In the passage about the Tesoro oil facility, what annual chance does the draft environmental impact statement give for a tank vessel accident that releases crude into the Columbia River?

Supplied passage.
----------------------------------------
The state’s draft environmental impact statement (DEIS) notes that the Tesoro facility would have “significant direct, indirect and cumulative impacts on communities along the Columbia River.” Critics, however, say the impact statement’s analysis doesn’t go far enough and fails to adequately address the potential frequency of oil-by-rail incidents. The DEIS estimates there’s a 5 percent annual chance a tank vessel carrying crude oil from the facility will have an accident resulting in the release of crude into the Columbia River. Proposed mitigation for such spills, say critics, is “vague, speculative, and unlikely to be successful.”

A fact sheet prepared by Friends of the Columbia Gorge and Columbia Riverkeeper also faults the DEIS for failing to adequately address the terminal’s impact on global emissions. The DEIS states that oil entering the facility would largely replace existing oil sources, resulting in a net greenhouse gas impact of zero. Friends of the Columbia Gorge and Columbia Riverkeeper dispute this, claiming that crude shipped to the facility would be “in addition to existing crude,” and “would account for an approximate 0.1 percent increase in global GHG emissions.”

Irrespective of differences in estimations of the facility’s impact, the end of the crude oil export ban could be a game changer for the Northwest, says Eric de Place, policy director at the Sightline Institute and author of numerous reports on industry plans to transform the Northwest into a fossil-fuel corridor. “Lifting the ban is an industry giveaway that makes the [Northwest’s] oil opposition movement more important than it’s ever been,” he said. “The region will choose whether to become a globally significant shipping hub for crude oil or a thin green line that charts a course toward climate protection.”

Resistance to Energy Projects in the Pacific Northwest

The Pacific Northwest has mounted a preventive and often successful defense strategy that has kept many projects – coal, liquefied natural gas and oil – from moving forward. SSA Marine initially applied for permits to build the Gateway Pacific Coal Terminal in 2011. The project remains on hold over an evaluation of health impacts associated with coal dust. Shell attempted to fast-track an oil train facility on Washington’s northern coast in 2014. But after legal appeals the county required the oil giant to undertake a full environmental impact statement. Shell countersued but the court rejected the suit. Meanwhile the Swinomish Indian Tribe is suing BNSF, the railway that would transport oil trains to the site, arguing that large-scale oil train movements would violate the terms of an easement that the tribe granted to the railroad.

In fact, Cascadia, the region that includes Washington State, Oregon and British Columbia, has earned a reputation as a place where energy projects go to die, as de Place wrote in a Sightline article entitled “The Thin Green Line Is Stopping Coal and Oil in Their Tracks.”
----------------------------------------
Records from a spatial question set

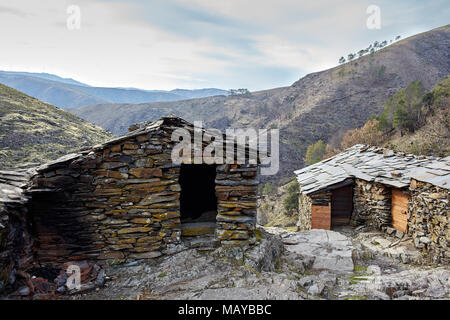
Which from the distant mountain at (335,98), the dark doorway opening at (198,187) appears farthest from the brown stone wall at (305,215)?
the distant mountain at (335,98)

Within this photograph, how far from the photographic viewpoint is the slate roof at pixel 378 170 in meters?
7.62

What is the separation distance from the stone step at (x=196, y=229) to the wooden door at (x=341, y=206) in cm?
705

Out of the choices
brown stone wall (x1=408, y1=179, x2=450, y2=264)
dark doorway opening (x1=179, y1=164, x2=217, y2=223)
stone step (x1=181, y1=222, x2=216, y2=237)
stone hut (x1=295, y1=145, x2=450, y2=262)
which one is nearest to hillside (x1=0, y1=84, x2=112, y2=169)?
dark doorway opening (x1=179, y1=164, x2=217, y2=223)

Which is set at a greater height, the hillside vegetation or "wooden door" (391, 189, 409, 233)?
the hillside vegetation

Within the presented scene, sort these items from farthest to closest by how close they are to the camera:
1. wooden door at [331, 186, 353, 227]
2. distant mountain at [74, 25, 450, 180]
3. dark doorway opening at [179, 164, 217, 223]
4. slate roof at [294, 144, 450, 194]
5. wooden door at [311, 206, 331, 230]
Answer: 1. distant mountain at [74, 25, 450, 180]
2. wooden door at [331, 186, 353, 227]
3. wooden door at [311, 206, 331, 230]
4. dark doorway opening at [179, 164, 217, 223]
5. slate roof at [294, 144, 450, 194]

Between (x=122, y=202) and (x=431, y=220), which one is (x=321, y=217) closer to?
(x=431, y=220)

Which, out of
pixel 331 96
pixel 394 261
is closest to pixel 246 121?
pixel 331 96

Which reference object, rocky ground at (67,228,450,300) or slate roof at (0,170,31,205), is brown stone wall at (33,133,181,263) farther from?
rocky ground at (67,228,450,300)

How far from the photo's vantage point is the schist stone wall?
15.8 ft

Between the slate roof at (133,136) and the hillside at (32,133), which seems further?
the hillside at (32,133)

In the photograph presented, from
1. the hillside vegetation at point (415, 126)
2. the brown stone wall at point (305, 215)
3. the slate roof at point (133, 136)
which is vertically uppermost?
the hillside vegetation at point (415, 126)

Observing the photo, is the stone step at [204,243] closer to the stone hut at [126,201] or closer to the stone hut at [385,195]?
the stone hut at [126,201]

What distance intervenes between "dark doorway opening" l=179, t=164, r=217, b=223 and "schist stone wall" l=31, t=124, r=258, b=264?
91.4 inches

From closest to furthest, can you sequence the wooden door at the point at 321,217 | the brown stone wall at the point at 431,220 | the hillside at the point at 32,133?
the brown stone wall at the point at 431,220, the wooden door at the point at 321,217, the hillside at the point at 32,133
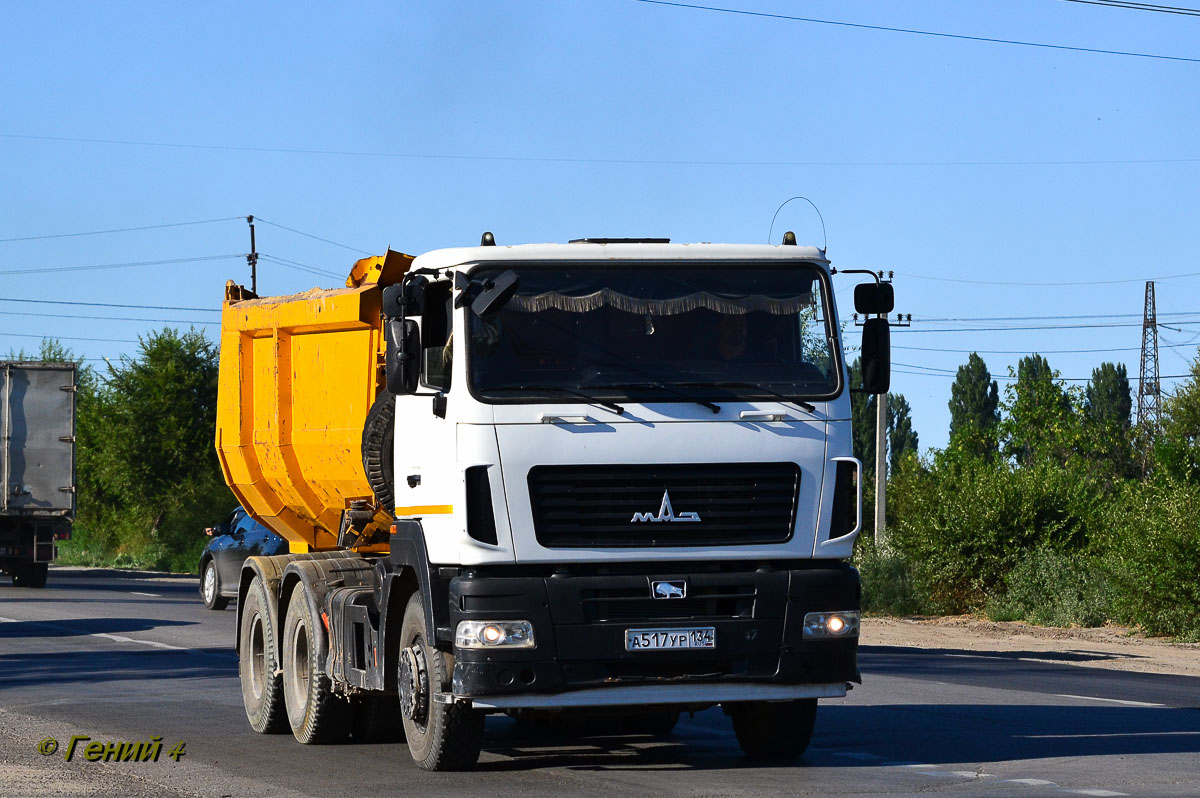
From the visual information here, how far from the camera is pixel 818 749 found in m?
10.9

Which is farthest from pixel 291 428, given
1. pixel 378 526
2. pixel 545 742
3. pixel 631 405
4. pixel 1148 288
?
pixel 1148 288

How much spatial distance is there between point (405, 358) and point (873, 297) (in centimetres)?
266

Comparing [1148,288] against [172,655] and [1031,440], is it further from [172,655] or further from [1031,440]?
[172,655]

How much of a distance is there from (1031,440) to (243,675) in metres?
61.9

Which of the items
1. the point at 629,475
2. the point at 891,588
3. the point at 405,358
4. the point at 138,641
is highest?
the point at 405,358

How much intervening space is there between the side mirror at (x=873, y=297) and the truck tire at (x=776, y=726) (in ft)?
7.74

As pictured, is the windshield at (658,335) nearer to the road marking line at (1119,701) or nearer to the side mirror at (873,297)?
the side mirror at (873,297)

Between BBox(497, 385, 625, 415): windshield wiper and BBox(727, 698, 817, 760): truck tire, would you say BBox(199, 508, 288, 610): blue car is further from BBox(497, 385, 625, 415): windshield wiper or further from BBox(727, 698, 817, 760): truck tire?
BBox(497, 385, 625, 415): windshield wiper

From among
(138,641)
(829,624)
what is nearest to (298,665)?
(829,624)

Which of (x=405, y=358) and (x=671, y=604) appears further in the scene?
(x=405, y=358)

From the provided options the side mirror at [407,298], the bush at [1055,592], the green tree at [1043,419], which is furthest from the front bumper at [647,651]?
the green tree at [1043,419]

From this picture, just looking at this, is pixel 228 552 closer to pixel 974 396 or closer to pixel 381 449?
pixel 381 449

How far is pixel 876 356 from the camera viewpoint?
32.0ft

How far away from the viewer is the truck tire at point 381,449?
1044 centimetres
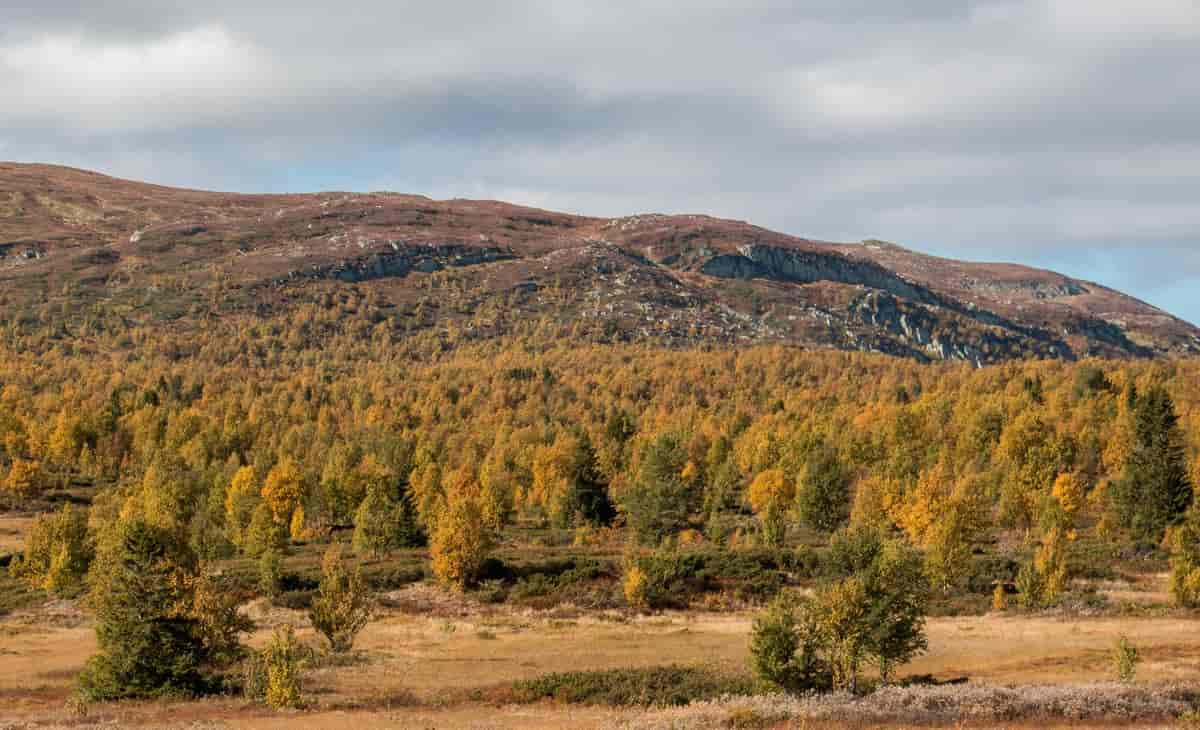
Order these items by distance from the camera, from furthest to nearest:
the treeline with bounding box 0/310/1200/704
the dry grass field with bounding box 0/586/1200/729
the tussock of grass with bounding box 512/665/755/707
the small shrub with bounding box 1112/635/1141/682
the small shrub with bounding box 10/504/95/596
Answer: the small shrub with bounding box 10/504/95/596, the treeline with bounding box 0/310/1200/704, the tussock of grass with bounding box 512/665/755/707, the small shrub with bounding box 1112/635/1141/682, the dry grass field with bounding box 0/586/1200/729

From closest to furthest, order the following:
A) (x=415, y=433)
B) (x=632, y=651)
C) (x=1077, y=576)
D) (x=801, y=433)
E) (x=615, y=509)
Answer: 1. (x=632, y=651)
2. (x=1077, y=576)
3. (x=615, y=509)
4. (x=801, y=433)
5. (x=415, y=433)

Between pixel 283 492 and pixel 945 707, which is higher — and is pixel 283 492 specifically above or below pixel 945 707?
above

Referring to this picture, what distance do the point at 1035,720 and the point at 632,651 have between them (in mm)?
27713

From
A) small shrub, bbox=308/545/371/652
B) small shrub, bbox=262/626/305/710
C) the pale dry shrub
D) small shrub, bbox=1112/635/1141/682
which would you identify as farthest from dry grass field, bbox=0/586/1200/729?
the pale dry shrub

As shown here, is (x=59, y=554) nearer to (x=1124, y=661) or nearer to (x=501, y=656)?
(x=501, y=656)

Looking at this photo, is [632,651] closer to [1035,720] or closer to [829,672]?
[829,672]

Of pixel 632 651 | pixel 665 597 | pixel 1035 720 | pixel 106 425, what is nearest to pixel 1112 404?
pixel 665 597

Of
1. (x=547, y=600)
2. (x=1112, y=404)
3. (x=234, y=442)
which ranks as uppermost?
(x=1112, y=404)

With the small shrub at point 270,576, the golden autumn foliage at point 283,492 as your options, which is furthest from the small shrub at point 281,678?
the golden autumn foliage at point 283,492

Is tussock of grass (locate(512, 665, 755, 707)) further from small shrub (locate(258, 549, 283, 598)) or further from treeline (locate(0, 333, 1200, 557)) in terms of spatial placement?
treeline (locate(0, 333, 1200, 557))

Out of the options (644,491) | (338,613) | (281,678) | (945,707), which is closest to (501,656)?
(338,613)

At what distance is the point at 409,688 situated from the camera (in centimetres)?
4859

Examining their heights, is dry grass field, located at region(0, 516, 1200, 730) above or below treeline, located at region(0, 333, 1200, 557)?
below

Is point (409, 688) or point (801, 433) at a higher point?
point (801, 433)
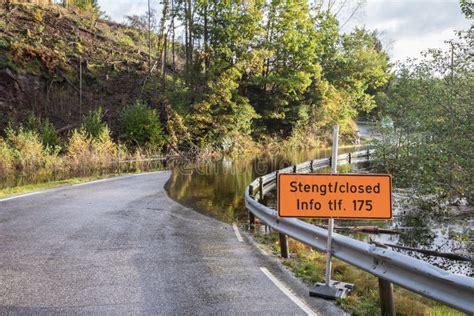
----------------------------------------
Response.
A 5 percent annual chance.